-- Data shown --
------------------------

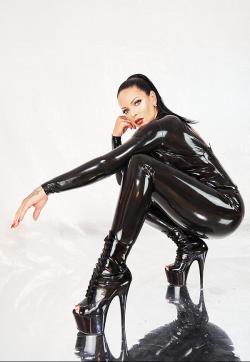 Lady Kim Diamond - Escort dominatrixes Munich 1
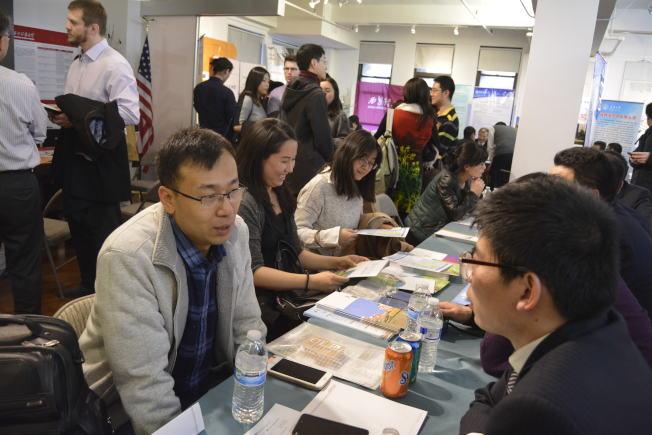 陝西高校專場招聘會的紐約會場上人頭攢動,不少來自知名高校的中國留學生來此爭取回國發展機會。(記者俞姝含/攝影)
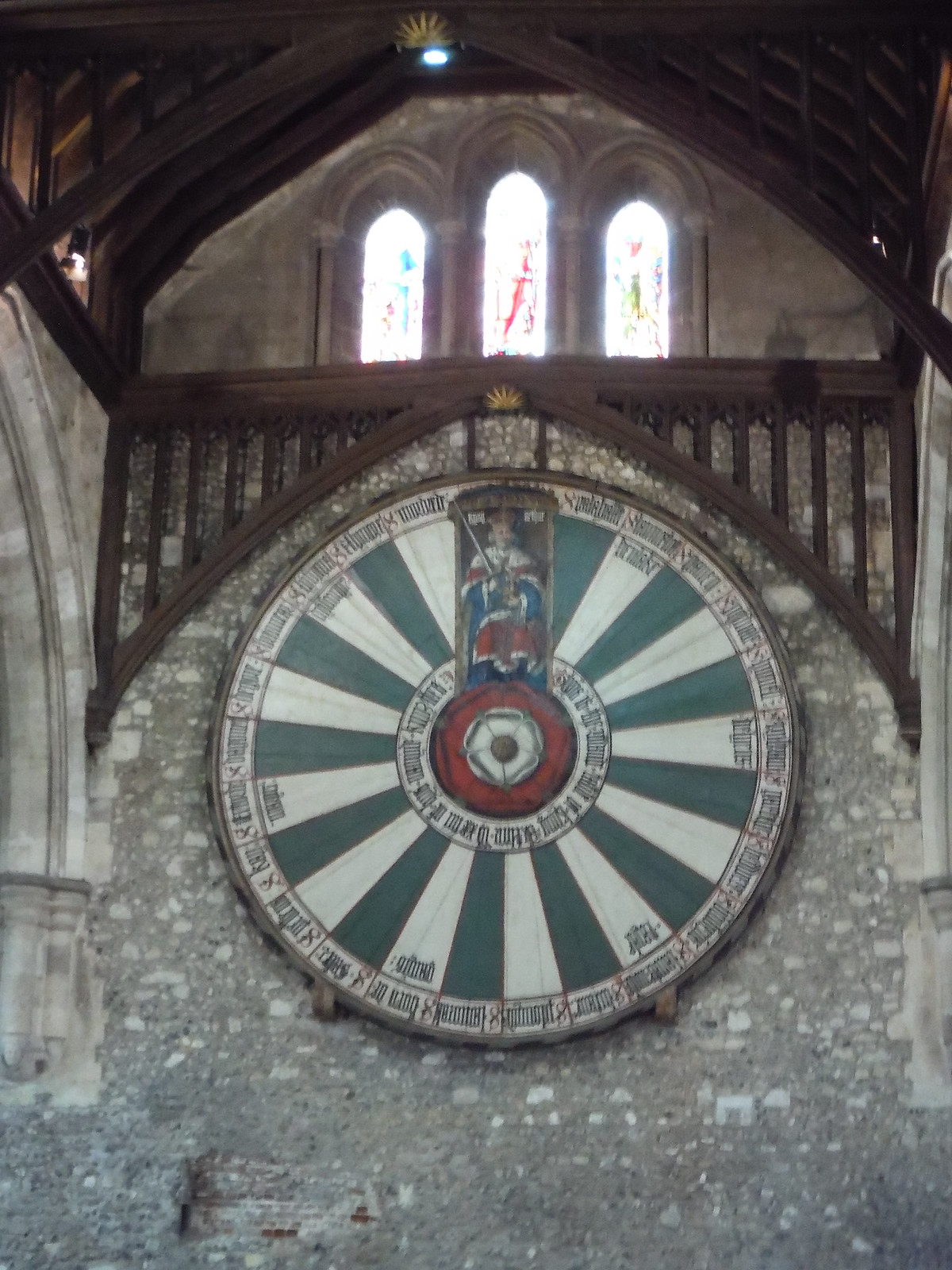 Arthur's Round Table, Winchester Great Hall SWC Walk 15 : Winchester Circular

------------------------

Copy out all the data without changing anything, and drop the pictures.

-- Solution to the exercise --
 Lady Kim Diamond - Escort dominatrixes Munich 1
 陝西高校專場招聘會的紐約會場上人頭攢動,不少來自知名高校的中國留學生來此爭取回國發展機會。(記者俞姝含/攝影)
 Arthur's Round Table, Winchester Great Hall SWC Walk 15 : Winchester Circular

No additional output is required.